LINKSHARING CRITERION         top

       LS criterion's task is to distribute bandwidth according to
       specified class hierarchy. Contrary to RT criterion, there're no
       comparisons between current real time and virtual time - the
       decision is based solely on direct comparison of virtual times of
       all active subclasses - the one with the smallest vt wins and
       gets scheduled. One immediate conclusion from this fact is that
       absolute values don't matter - only ratios between them (so for
       example, two children classes with simple linear 1Mbit service
       curves will get the same treatment from LS criterion's
       perspective, as if they were 5Mbit). The other conclusion is,
       that in perfectly fluid system with linear curves, all virtual
       times across whole class hierarchy would be equal.

       Why is VC defined in term of virtual time (and what is it)?

       Imagine an example: class A with two children - A1 and A2, both
       with let's say 10Mbit SCs. If A2 is idle, A1 receives all the
       bandwidth of A (and update its V() in the process). When A2
       becomes active, A1's virtual time is already far later than A2's
       one. Considering the type of decision made by LS criterion, A1
       would become idle for a long time. We can workaround this
       situation by adjusting virtual time of the class becoming active
       - we do that by getting such time "up to date". HFSC uses a mean
       of the smallest and the biggest virtual time of currently active
       children fit for sending. As it's not real time anymore
       (excluding trivial case of situation where all classes become
       active at the same time, and never become idle), it's called
       virtual time.

       Such approach has its price though. The problem is analogous to
       what was presented in previous section and is caused by
       non-linearity of service curves:

       1)  either it's impossible to guarantee service curves and
           satisfy fairness during certain time periods:

           Recall the example from RT section, slightly modified (with
           3Mbit slopes instead of 2Mbit ones):

           •   1st class - 3Mbit for 100ms, then 7Mbit (convex - 1st
               slope < 2nd slope)

           •   2nd class - 7Mbit for 100ms, then 3Mbit (concave - 1st
               slope > 2nd slope)
....
Problem 1:
In the link-sharing excerpt, which active subclass wins and gets scheduled?
Problem 2:
Please retype the part of the link-sharing excerpt that opens with the words containing "Such approach has" and closes with "< 2nd slope)".
The items after the link-sharing excerpt are separate material.

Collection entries
....
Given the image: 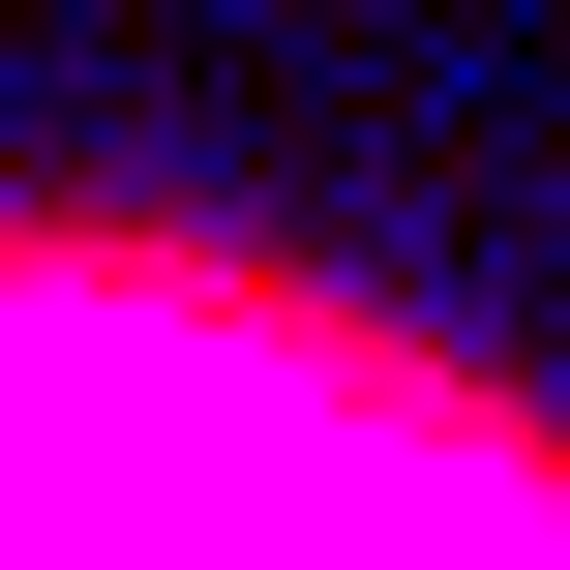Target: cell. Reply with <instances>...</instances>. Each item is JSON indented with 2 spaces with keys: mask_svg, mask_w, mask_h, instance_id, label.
<instances>
[{
  "mask_svg": "<svg viewBox=\"0 0 570 570\" xmlns=\"http://www.w3.org/2000/svg\"><path fill=\"white\" fill-rule=\"evenodd\" d=\"M0 570H570V451L240 240L0 210Z\"/></svg>",
  "mask_w": 570,
  "mask_h": 570,
  "instance_id": "obj_1",
  "label": "cell"
}]
</instances>
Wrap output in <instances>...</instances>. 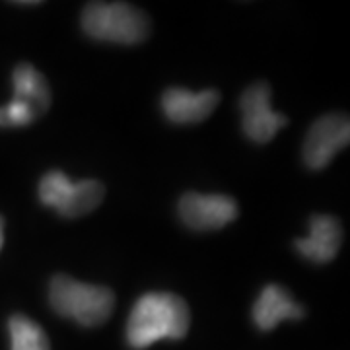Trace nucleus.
Masks as SVG:
<instances>
[{
    "instance_id": "f257e3e1",
    "label": "nucleus",
    "mask_w": 350,
    "mask_h": 350,
    "mask_svg": "<svg viewBox=\"0 0 350 350\" xmlns=\"http://www.w3.org/2000/svg\"><path fill=\"white\" fill-rule=\"evenodd\" d=\"M191 313L185 300L170 292H150L138 298L126 323V342L135 350L172 338L179 340L187 335Z\"/></svg>"
},
{
    "instance_id": "f03ea898",
    "label": "nucleus",
    "mask_w": 350,
    "mask_h": 350,
    "mask_svg": "<svg viewBox=\"0 0 350 350\" xmlns=\"http://www.w3.org/2000/svg\"><path fill=\"white\" fill-rule=\"evenodd\" d=\"M49 304L61 317H68L84 327H98L113 313L115 294L105 286L57 275L51 280Z\"/></svg>"
},
{
    "instance_id": "7ed1b4c3",
    "label": "nucleus",
    "mask_w": 350,
    "mask_h": 350,
    "mask_svg": "<svg viewBox=\"0 0 350 350\" xmlns=\"http://www.w3.org/2000/svg\"><path fill=\"white\" fill-rule=\"evenodd\" d=\"M82 29L98 41L137 45L150 33V20L126 2H90L82 12Z\"/></svg>"
},
{
    "instance_id": "20e7f679",
    "label": "nucleus",
    "mask_w": 350,
    "mask_h": 350,
    "mask_svg": "<svg viewBox=\"0 0 350 350\" xmlns=\"http://www.w3.org/2000/svg\"><path fill=\"white\" fill-rule=\"evenodd\" d=\"M105 195L103 183L96 179L70 181L63 172H49L39 181V200L64 218H78L98 208Z\"/></svg>"
},
{
    "instance_id": "39448f33",
    "label": "nucleus",
    "mask_w": 350,
    "mask_h": 350,
    "mask_svg": "<svg viewBox=\"0 0 350 350\" xmlns=\"http://www.w3.org/2000/svg\"><path fill=\"white\" fill-rule=\"evenodd\" d=\"M239 109L245 137L257 144L271 142L276 133L288 125L286 115L273 111L271 88L265 82H257L241 94Z\"/></svg>"
},
{
    "instance_id": "423d86ee",
    "label": "nucleus",
    "mask_w": 350,
    "mask_h": 350,
    "mask_svg": "<svg viewBox=\"0 0 350 350\" xmlns=\"http://www.w3.org/2000/svg\"><path fill=\"white\" fill-rule=\"evenodd\" d=\"M350 140V121L347 115H323L310 129L304 142V162L310 170H323Z\"/></svg>"
},
{
    "instance_id": "0eeeda50",
    "label": "nucleus",
    "mask_w": 350,
    "mask_h": 350,
    "mask_svg": "<svg viewBox=\"0 0 350 350\" xmlns=\"http://www.w3.org/2000/svg\"><path fill=\"white\" fill-rule=\"evenodd\" d=\"M177 213L181 222L197 232L220 230L238 218V202L228 195H200V193H185Z\"/></svg>"
},
{
    "instance_id": "6e6552de",
    "label": "nucleus",
    "mask_w": 350,
    "mask_h": 350,
    "mask_svg": "<svg viewBox=\"0 0 350 350\" xmlns=\"http://www.w3.org/2000/svg\"><path fill=\"white\" fill-rule=\"evenodd\" d=\"M220 101L216 90H202L193 94L183 88H170L162 96L163 115L177 125H191L208 119Z\"/></svg>"
},
{
    "instance_id": "1a4fd4ad",
    "label": "nucleus",
    "mask_w": 350,
    "mask_h": 350,
    "mask_svg": "<svg viewBox=\"0 0 350 350\" xmlns=\"http://www.w3.org/2000/svg\"><path fill=\"white\" fill-rule=\"evenodd\" d=\"M340 243L342 228L337 218L329 214H315L310 218V236L296 239L294 247L308 261L323 265L337 257Z\"/></svg>"
},
{
    "instance_id": "9d476101",
    "label": "nucleus",
    "mask_w": 350,
    "mask_h": 350,
    "mask_svg": "<svg viewBox=\"0 0 350 350\" xmlns=\"http://www.w3.org/2000/svg\"><path fill=\"white\" fill-rule=\"evenodd\" d=\"M304 315H306L304 306L290 296L286 288L278 284H269L262 288L251 310L253 323L261 331H273L284 319L300 321Z\"/></svg>"
},
{
    "instance_id": "9b49d317",
    "label": "nucleus",
    "mask_w": 350,
    "mask_h": 350,
    "mask_svg": "<svg viewBox=\"0 0 350 350\" xmlns=\"http://www.w3.org/2000/svg\"><path fill=\"white\" fill-rule=\"evenodd\" d=\"M14 100L27 105L36 117H41L49 109L51 90L45 76L39 72L36 66L22 63L14 68L12 72Z\"/></svg>"
},
{
    "instance_id": "f8f14e48",
    "label": "nucleus",
    "mask_w": 350,
    "mask_h": 350,
    "mask_svg": "<svg viewBox=\"0 0 350 350\" xmlns=\"http://www.w3.org/2000/svg\"><path fill=\"white\" fill-rule=\"evenodd\" d=\"M8 333L12 350H51L45 331L22 313H16L8 319Z\"/></svg>"
},
{
    "instance_id": "ddd939ff",
    "label": "nucleus",
    "mask_w": 350,
    "mask_h": 350,
    "mask_svg": "<svg viewBox=\"0 0 350 350\" xmlns=\"http://www.w3.org/2000/svg\"><path fill=\"white\" fill-rule=\"evenodd\" d=\"M36 119H38L36 113L16 100L0 107V126H27Z\"/></svg>"
},
{
    "instance_id": "4468645a",
    "label": "nucleus",
    "mask_w": 350,
    "mask_h": 350,
    "mask_svg": "<svg viewBox=\"0 0 350 350\" xmlns=\"http://www.w3.org/2000/svg\"><path fill=\"white\" fill-rule=\"evenodd\" d=\"M2 243H4V220L0 216V250H2Z\"/></svg>"
}]
</instances>
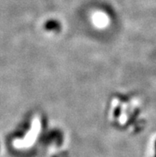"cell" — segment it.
I'll list each match as a JSON object with an SVG mask.
<instances>
[{"mask_svg":"<svg viewBox=\"0 0 156 157\" xmlns=\"http://www.w3.org/2000/svg\"><path fill=\"white\" fill-rule=\"evenodd\" d=\"M93 20L94 25L98 28L105 27V26H108V24L109 22L108 16L105 14H104V13H101V12L96 13V14L93 15Z\"/></svg>","mask_w":156,"mask_h":157,"instance_id":"6da1fadb","label":"cell"}]
</instances>
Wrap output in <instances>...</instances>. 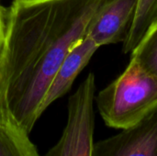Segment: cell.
<instances>
[{"instance_id": "obj_1", "label": "cell", "mask_w": 157, "mask_h": 156, "mask_svg": "<svg viewBox=\"0 0 157 156\" xmlns=\"http://www.w3.org/2000/svg\"><path fill=\"white\" fill-rule=\"evenodd\" d=\"M103 0H13L0 74V104L28 133L44 112L51 82L86 37Z\"/></svg>"}, {"instance_id": "obj_10", "label": "cell", "mask_w": 157, "mask_h": 156, "mask_svg": "<svg viewBox=\"0 0 157 156\" xmlns=\"http://www.w3.org/2000/svg\"><path fill=\"white\" fill-rule=\"evenodd\" d=\"M8 20H9V6H4L0 0V74L2 71L6 40L8 31Z\"/></svg>"}, {"instance_id": "obj_6", "label": "cell", "mask_w": 157, "mask_h": 156, "mask_svg": "<svg viewBox=\"0 0 157 156\" xmlns=\"http://www.w3.org/2000/svg\"><path fill=\"white\" fill-rule=\"evenodd\" d=\"M99 47L86 36L76 43L62 62L55 73L43 101V110L68 93L77 75L87 65Z\"/></svg>"}, {"instance_id": "obj_9", "label": "cell", "mask_w": 157, "mask_h": 156, "mask_svg": "<svg viewBox=\"0 0 157 156\" xmlns=\"http://www.w3.org/2000/svg\"><path fill=\"white\" fill-rule=\"evenodd\" d=\"M130 55L142 69L157 76V19L148 28Z\"/></svg>"}, {"instance_id": "obj_8", "label": "cell", "mask_w": 157, "mask_h": 156, "mask_svg": "<svg viewBox=\"0 0 157 156\" xmlns=\"http://www.w3.org/2000/svg\"><path fill=\"white\" fill-rule=\"evenodd\" d=\"M156 19L157 0H139L130 32L126 40L122 43V52L124 54H131L148 28Z\"/></svg>"}, {"instance_id": "obj_4", "label": "cell", "mask_w": 157, "mask_h": 156, "mask_svg": "<svg viewBox=\"0 0 157 156\" xmlns=\"http://www.w3.org/2000/svg\"><path fill=\"white\" fill-rule=\"evenodd\" d=\"M139 0H103L93 15L86 36L97 46L124 42L134 19Z\"/></svg>"}, {"instance_id": "obj_3", "label": "cell", "mask_w": 157, "mask_h": 156, "mask_svg": "<svg viewBox=\"0 0 157 156\" xmlns=\"http://www.w3.org/2000/svg\"><path fill=\"white\" fill-rule=\"evenodd\" d=\"M96 80L89 73L68 99L66 126L58 143L43 156H93Z\"/></svg>"}, {"instance_id": "obj_5", "label": "cell", "mask_w": 157, "mask_h": 156, "mask_svg": "<svg viewBox=\"0 0 157 156\" xmlns=\"http://www.w3.org/2000/svg\"><path fill=\"white\" fill-rule=\"evenodd\" d=\"M93 156H157V108L135 125L95 143Z\"/></svg>"}, {"instance_id": "obj_2", "label": "cell", "mask_w": 157, "mask_h": 156, "mask_svg": "<svg viewBox=\"0 0 157 156\" xmlns=\"http://www.w3.org/2000/svg\"><path fill=\"white\" fill-rule=\"evenodd\" d=\"M95 103L106 126L132 127L157 108V76L131 58L124 72L95 96Z\"/></svg>"}, {"instance_id": "obj_7", "label": "cell", "mask_w": 157, "mask_h": 156, "mask_svg": "<svg viewBox=\"0 0 157 156\" xmlns=\"http://www.w3.org/2000/svg\"><path fill=\"white\" fill-rule=\"evenodd\" d=\"M0 156H40L22 129L0 104Z\"/></svg>"}, {"instance_id": "obj_11", "label": "cell", "mask_w": 157, "mask_h": 156, "mask_svg": "<svg viewBox=\"0 0 157 156\" xmlns=\"http://www.w3.org/2000/svg\"><path fill=\"white\" fill-rule=\"evenodd\" d=\"M15 1H19V2H33V1H38V0H15Z\"/></svg>"}]
</instances>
....
Expected output 1:
The one with the smallest virtual time.

Expected output 2:
Such approach has its price though. The problem is analogous to
       what was presented in previous section and is caused by
       non-linearity of service curves:

       1)  either it's impossible to guarantee service curves and
           satisfy fairness during certain time periods:

           Recall the example from RT section, slightly modified (with
           3Mbit slopes instead of 2Mbit ones):

           •   1st class - 3Mbit for 100ms, then 7Mbit (convex - 1st
               slope < 2nd slope)